Shannon entropy of languages

163 Views Asked by At

In his paper Prediction and Entropy of Printed English Shannon defines the entropy $H$ of a language as

$$H = \lim_{N \to \infty} F_N$$

where $$F_N = \sum_{i, j} p(b_i, j) \log p(j | b_i)$$

where $b_i$ is a sequence and $j$ is a word.

The interpretation is: $F_N$ computes the surprise of the average continuation $j$ of a sequence $b_i$ (of length $N-1$) weighted by the probability of such a sequence $(b_i, j)$ occurring in the first place.
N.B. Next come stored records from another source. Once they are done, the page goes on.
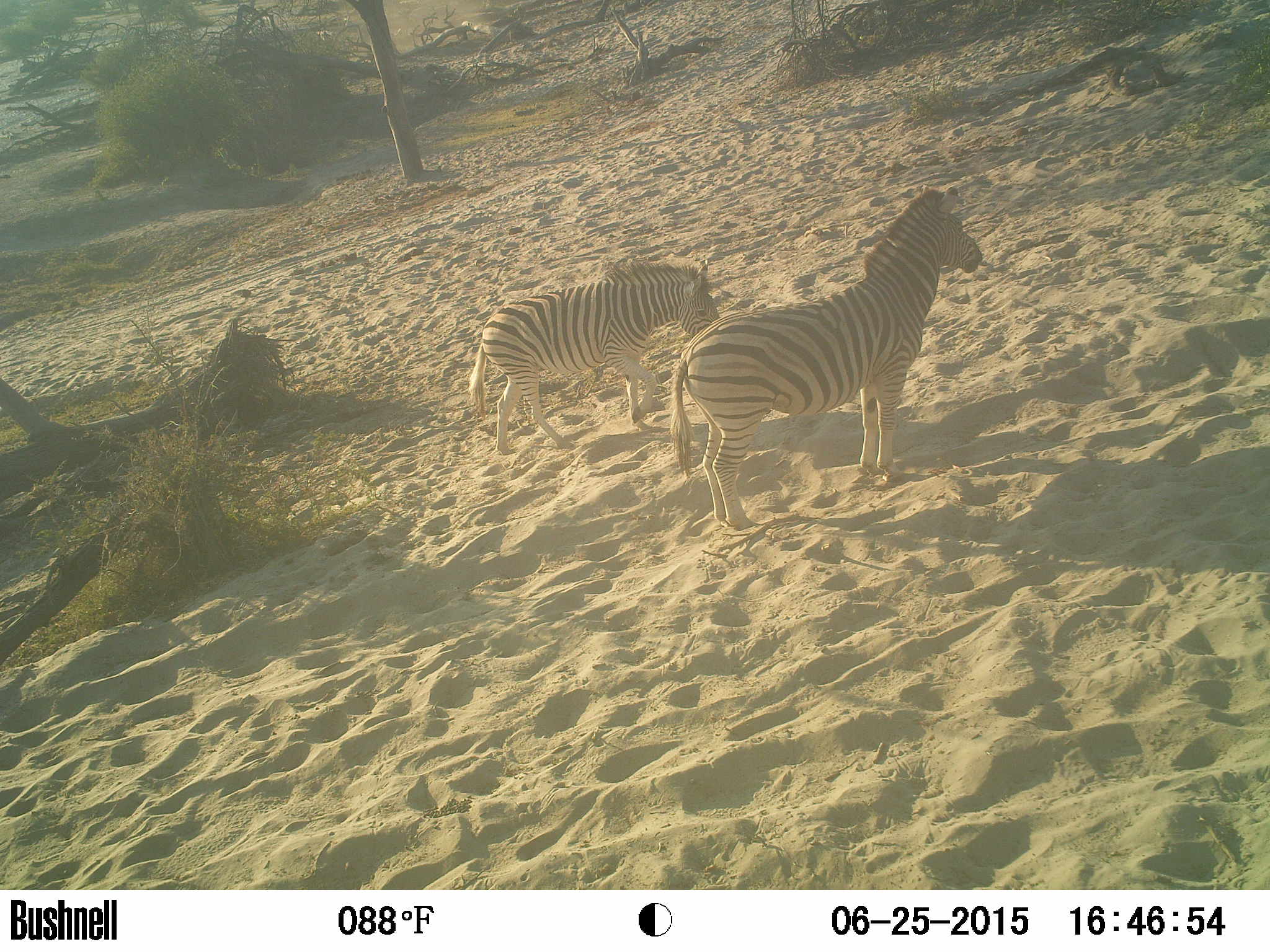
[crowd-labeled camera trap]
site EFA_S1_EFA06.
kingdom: Animalia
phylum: Chordata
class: Mammalia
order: Perissodactyla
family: Equidae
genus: Equus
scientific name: Equus quagga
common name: plains zebra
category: zebraplains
Zebraplains (plains zebra) (Equus quagga), count 2. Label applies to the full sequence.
Shannon further states that

$$F_N = \sum_{i, j} p(b_i, j) \log p(j | b_i) = \sum_{i, j} p(b_i, j) \log p(b_i, j) + \sum_i p(b_i) \log p(b_i)$$

We arrive at that equivalence as follows:

\begin{align} \sum_{i, j} p(b_i, j) \log p(j | b_i) & = - \sum_{i, j} p(b_i, j) \log \frac{p(b_i, j)}{p(b_i)}\\ & = - \sum_{i, j} p(b_i, j) ( \log p(b_i, j) - \log p(b_i) ) \\ & = - \sum_{i, j} p(b_i, j) \log p(b_i, j) - p(b_i, j) \log p(b_i) \\ & = - \left(\sum_{i, j} p(b_i, j) \log p(b_i, j) - \sum_{i, j} p(b_i, j) \log p(b_i)\right) \\ & \text{marginal distribution in second sum}\\ & = - \sum_{i, j} p(b_i, j) \log p(b_i, j) + \sum_{i} p(b_i) \log p(b_i) \\ \end{align}

1

There are 1 best solutions below

2
On BEST ANSWER

My question was about the interpretation of the formula. I answered it myself while writing the question:

The interpretation is: $F_N$ computes the surprise of the average continuation $j$ of a sequence $b_i$ (of length $N-1$) weighted by the probability of such a sequence $(b_i, j)$ occurring in the first place.

But since references to this paper are sparse, and I only found a very badly scanned version that is hard to read, maybe this helps somebody.